Entra Frank Drake, que transformou a pergunta em uma equação – a famosa Equação de Drake, que sugere a quantidade possível de civilizações alienígenas tecnológicas na galáxias.
A equação é:
N*.fp.np.fl.fi.fc.fL
Onde
  • N* é número de estrelas na galáxia, por baixo cerca de 100 bilhões,
  • fp a fração de estrelas que tem planetas, 100% segundo a Nasa,
  • np os planetas podem suportar a vida, 4%,
  • fl os que desenvolveram vida, 13%, (para os números seguintes vamos pegar os palpites de Carl Sagan)
  • fi, 10% deles desenvolveram vida inteligente,
  • fc, 10% destes desenvolveram tecnologia, e
  • fL, 1% desenvolveram tecnologia nuclear e ainda não se autodestruíram.
O resultado é que provavelmente temos cerca de 52.000 civilizações alienígenas por aí. É um chute, mas é um chute científico. E é um número para não deixar a gente se sentir sozinho (ainda que estejamos sendo otimistas).
Mas será que podemos usar a Equação de Drake para encontrar algum ser aqui na Terra? Que tal usar esta equação para descobrir quantas “pessoas especiais” estão por aí, que atendem nossos critérios?
Vamos a um exemplo prático: estamos procurando o Sr. Especial para Ann, uma moça de Nova Iorque (EUA), que tem 25 anos.
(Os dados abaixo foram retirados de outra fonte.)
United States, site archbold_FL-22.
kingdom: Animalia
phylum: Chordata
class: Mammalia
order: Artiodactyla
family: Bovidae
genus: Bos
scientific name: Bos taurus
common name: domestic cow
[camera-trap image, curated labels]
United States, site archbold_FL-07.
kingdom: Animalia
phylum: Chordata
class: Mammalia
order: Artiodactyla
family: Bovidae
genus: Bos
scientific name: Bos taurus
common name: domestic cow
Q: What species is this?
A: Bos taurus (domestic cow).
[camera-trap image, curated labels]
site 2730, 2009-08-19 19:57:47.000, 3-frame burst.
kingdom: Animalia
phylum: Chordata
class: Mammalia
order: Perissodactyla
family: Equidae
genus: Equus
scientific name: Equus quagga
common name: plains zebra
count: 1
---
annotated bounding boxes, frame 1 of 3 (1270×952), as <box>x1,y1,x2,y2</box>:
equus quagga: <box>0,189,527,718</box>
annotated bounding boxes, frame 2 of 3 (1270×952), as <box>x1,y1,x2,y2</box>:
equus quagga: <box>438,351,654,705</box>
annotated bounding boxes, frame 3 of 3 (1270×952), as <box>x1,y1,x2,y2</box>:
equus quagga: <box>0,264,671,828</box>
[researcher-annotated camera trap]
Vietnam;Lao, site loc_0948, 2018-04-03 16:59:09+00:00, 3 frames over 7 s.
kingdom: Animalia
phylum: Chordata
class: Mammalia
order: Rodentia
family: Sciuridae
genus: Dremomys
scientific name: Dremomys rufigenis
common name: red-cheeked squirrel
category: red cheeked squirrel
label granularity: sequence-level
A Equação de Drake, versão especial para Ann, se torna
N.fg.fs.fe.fy.fl.fa.fa2.fi
Onde
  • N é a população alvo, os 8.244.910 habitantes de Nova Iorque,
  • fg, 50%, a fração masculina da população,
  • fs, 44% deles são solteiros, Ann ainda não está pensando em destruir casamentos,
  • fe são os 37% que podem ser encontrados (vão a bares, usam serviços de encontro na internet, etc),
  • fy são os 24,7% que estão na idade alvo de Ann, ou seja, não novos demais e nem muito mais velhos que ela,
  • fl são os 96% que falam inglês, já que Ann não quer aprender uma língua nova,
  • fa são os que ela acha atraente, um número subjetivo, geralmente em torno de 13%,
  • fa2 são os que acham Ann atraente, mesmo número, 13%, e finalmente,
  • fi, os que tem alguma chance de também amar a ciência, os 32,4% que tem um diploma universitário.
Colocando estes números na calculadora, chegamos a 871 pessoas “especiais” em Nova Iorque, que estão disponíveis para um relacionamento com Ann, a acham atraente, ela os acha atraente também, e pode topar com eles nos bailes e bares da vida.
Mas também existe, para cada mulher, o chamado “Fator X”. O sujeito é divertido? Gosta de tal lugar que eu gosto? Prefere Guerra nas Estrelas ou Jornada nas Estrelas? Tem uma ex-maluca?
Quanto mais aumentamos as exigências sobre o Sr. Perfeito, menos candidatos temos. Para quem tem a mente aberta, há bastante esperança tanto para encontrar vida inteligente alienígena, quanto um marido/mulher.
Como dizia Carl Sagan, “para criaturas minúsculas como nós, a vastidão só pode ser suportada pelo amor”. Quantos estão aí fora que você poderia amar?